Beffa et Villani nous ouvrent les “coulisses de la création”

Beffa et Villani nous ouvrent les “coulisses de la création”

Quand deux anciens de Normal Sup’, l’un compositeur, l’autre mathématicien, se retrouvent quelques années après leurs études, qu’est-ce qu’ils se racontent ? Des histoires de création.

Il faut toujours se méfier des phrases hors contexte : si je cite ex abrupto Karol Beffa à la page 94 je pourrais résumer ce livre par « il est essentiel d’apprendre à ne rien faire ». Mais le même nous parle « ascèse » page 130 et « discipline » page 131. Alors la création ça se passe comment ? Comme toujours la question est trop complexe pour être résumée que quelques mots et dix lignes. D’où l’intérêt d’entendre, telle une petite souris, cette discussion de 252 pages entre deux anciens camarades de Normal Sup’, le compositeur Karol Beffa et le mathématicien Cédric Villani.

S’il était écrit à la manière de la collection « Pour les nuls » , ce livre n’aurait pas la même teneur : on vous listerait des tâches à faire, il y aurait des encadrés. Prémâché ? Mais qui a dit que créer était facile ? Alors puisque l’on parle de création, à chacun de forger sa propre méthode en écoutant les deux hommes deviser. Si le début du livre ressemble un peu à une conversation où on est dans l’entre soi de ceux qui ont fréquenté la rue d’Ulm, tourner les pages nous amène vraiment à comprendre ce qui fait l’activité quotidienne d’un compositeur et d’un mathématicien.

Quand Pythagore s’en mêle…

Les deux matières ne sont pas étrangères l’une à l’autre d’ailleurs : c’est Pythagore, durant l’Antiquité, qui a fait se rejoindre les deux matières : « on fait remonter à ce dernier l’idée que la gamme musicale est un problème mathématique, explique Villani. Selon ne fameuse légende, Pythagore aurait entendu des forgerons frapper sur des enclumes de tailles différentes et aurait rapproché ce problème de la diversité des sons que donne une corde vibrante selon le fait qu’on la fait vibrer en entier, par moitié, par tiers, etc., la fréquence de vibration étant inversement proportionnelle à la longueur vibrante. » C’est dire si les deux anciens condisciples de l’ENS, qui parlent de Xenakis ou de Ligeti, ont des choses à ce dire.

» **SÉRIE D'EXERCICES**
1: D'après le texte source, combien de pages compte la discussion entre Karol Beffa et Cédric Villani ?
2: Recopiez fidèlement le passage du texte source allant de « Quand deux anciens » jusqu'à « mathématicien Cédric Villani. » inclus.

» **EXTRAIT DE DONNÉES**

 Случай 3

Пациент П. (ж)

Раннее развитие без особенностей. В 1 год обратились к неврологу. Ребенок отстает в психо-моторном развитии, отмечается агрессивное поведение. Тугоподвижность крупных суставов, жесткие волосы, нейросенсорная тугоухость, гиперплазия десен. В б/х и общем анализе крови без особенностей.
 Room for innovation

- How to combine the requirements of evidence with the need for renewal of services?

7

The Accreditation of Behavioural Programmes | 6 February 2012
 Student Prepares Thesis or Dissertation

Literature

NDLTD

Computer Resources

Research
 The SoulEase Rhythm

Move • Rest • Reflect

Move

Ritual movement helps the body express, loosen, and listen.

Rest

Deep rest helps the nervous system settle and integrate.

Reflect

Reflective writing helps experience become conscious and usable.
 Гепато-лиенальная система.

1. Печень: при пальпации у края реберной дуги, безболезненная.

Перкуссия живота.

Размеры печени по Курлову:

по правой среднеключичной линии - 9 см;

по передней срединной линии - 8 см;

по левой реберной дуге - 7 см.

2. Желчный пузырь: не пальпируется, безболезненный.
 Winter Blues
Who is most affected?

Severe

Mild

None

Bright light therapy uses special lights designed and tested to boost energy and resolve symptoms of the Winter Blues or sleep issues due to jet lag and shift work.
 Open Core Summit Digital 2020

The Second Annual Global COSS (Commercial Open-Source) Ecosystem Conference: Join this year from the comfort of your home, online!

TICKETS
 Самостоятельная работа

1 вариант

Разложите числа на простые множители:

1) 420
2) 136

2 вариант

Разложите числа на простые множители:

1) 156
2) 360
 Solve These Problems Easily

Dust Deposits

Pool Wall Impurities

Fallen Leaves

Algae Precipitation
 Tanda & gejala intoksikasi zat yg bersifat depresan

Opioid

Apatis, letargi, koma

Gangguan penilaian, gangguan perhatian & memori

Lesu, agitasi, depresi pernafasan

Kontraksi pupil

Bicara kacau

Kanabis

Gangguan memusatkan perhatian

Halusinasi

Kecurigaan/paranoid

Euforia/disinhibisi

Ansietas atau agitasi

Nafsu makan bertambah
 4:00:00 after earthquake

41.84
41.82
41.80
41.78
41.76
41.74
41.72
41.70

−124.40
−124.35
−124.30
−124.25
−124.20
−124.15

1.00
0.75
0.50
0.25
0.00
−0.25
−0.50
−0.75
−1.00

» **RÉSULTATS DES EXERCICES**
1: 252 pages.

2:
Quand deux anciens de Normal Sup’, l’un compositeur, l’autre mathématicien, se retrouvent quelques années après leurs études, qu’est-ce qu’ils se racontent ? Des histoires de création.

Il faut toujours se méfier des phrases hors contexte : si je cite ex abrupto Karol Beffa à la page 94 je pourrais résumer ce livre par « il est essentiel d’apprendre à ne rien faire ». Mais le même nous parle « ascèse » page 130 et « discipline » page 131. Alors la création ça se passe comment ? Comme toujours la question est trop complexe pour être résumée que quelques mots et dix lignes. D’où l’intérêt d’entendre, telle une petite souris, cette discussion de 252 pages entre deux anciens camarades de Normal Sup’, le compositeur Karol Beffa et le mathématicien Cédric Villani.